Text block:
- Opening Delimiter -

Second species counterpoint
Figure: second species counterpoint

second species counterpoint sings second species counterpoint in the key of C. The second species counterpoint figure shows the counterpoint melody in the top part of the score and the fixed melody in the bottom part.

Second species counterpoint introduces rhythm and dissonance.

The meter in second species is duple meter. There are two half notes in the counterpoint melody to every one whole note in the fixed melody. All the music contains whole notes and half notes except that the first note of the counterpoint melody can be a rest.

Resolution is the movement from dissonance to consonance. Second species counterpoint has rules for resolving dissonance.

The first note in each bar of the counterpoint melody must be consonant with the fixed melody. The second note in each bar of the counterpoint melody can be consonant or dissonant.

A consonant second note can move by step or leap. The second note can leap by an interval greater than a third. This is a new rule that helps to avoid direct motion to a perfect consonance. The thinking behind the rule is that a leap of more than a third masks the effect of direct motion to a perfect consonance, whereas a leap of a third does not. In second species counterpoint the counterpoint melody moves from a sixth in bar 7 to a fifth in bar 8, which is direct motion to a perfect consonance. The motion is acceptable because the intervening second note in bar 7 leaps down a fourth from C to G.

- Closing Delimiter -

Exercise tasks:
[A] Name every musical interval that the passage on second species counterpoint mentions.
[B] According to the passage on second species counterpoint, how many half notes in the counterpoint melody correspond to each whole note in the fixed melody?
[C] Carry the passage on second species counterpoint forward from its final sentence.

Provided data:
- Opening Delimiter -

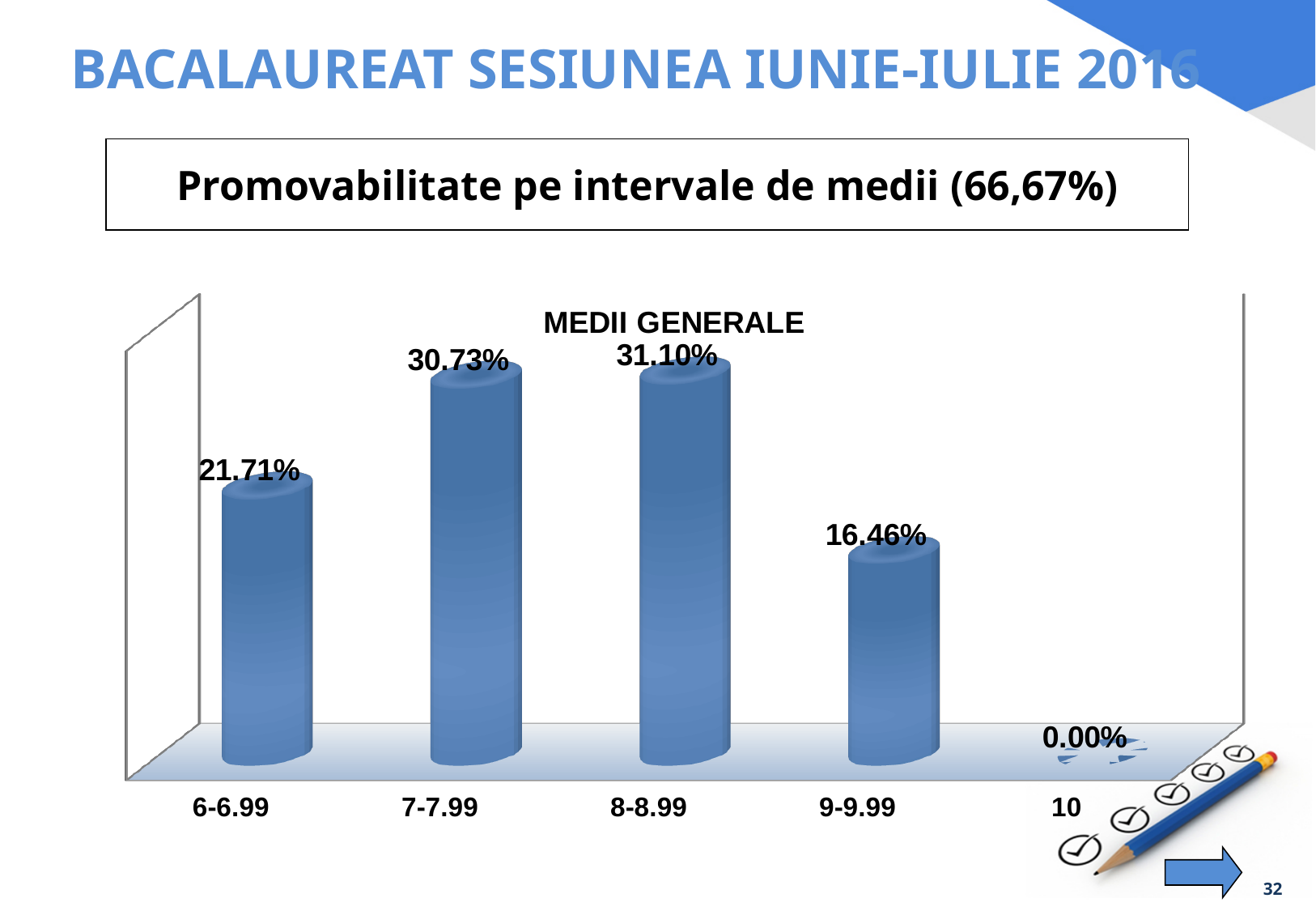
What is the value for the 9-9.99 interval? 16.46% What is the value for the 10 category? 0.00% What kind of chart is shown on the slide? bar chart What is the title printed above the bars of the chart? MEDII GENERALE Which interval has the highest value? 8-8.99 What is the value for the 6-6.99 interval? 21.71% What is the difference between the values for 7-7.99 and 6-6.99? 9.02% How many categories are shown on the x axis? 5 What is the value for the 7-7.99 interval? 30.73% Which is larger, the value for 6-6.99 or the value for 9-9.99? 6-6.99 Which category has the lowest value? 10 What is the difference between the values for 8-8.99 and 7-7.99? 0.37%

- Closing Delimiter -

Answers for the exercise:
[A] Third, sixth, fifth, fourth

[B] Two half notes correspond to each whole note.

[C]
A dissonant second note can only move by step, not by leap.

The dissonance can be an interval of a second, fourth or seventh, but not a tritone, which is still forbidden. There are two dissonances in second species counterpoint: a seventh in the first bar and a fourth in the fifth bar.

The writer of counterpoint invariably gets tangled up, usually sooner rather than later. One solution, introduced in second species counterpoint, is eminently sensible: a large leap is allowed in the counterpoint melody. The solution is constrained as usual: the leap must be up not down and must be either a minor sixth or an octave.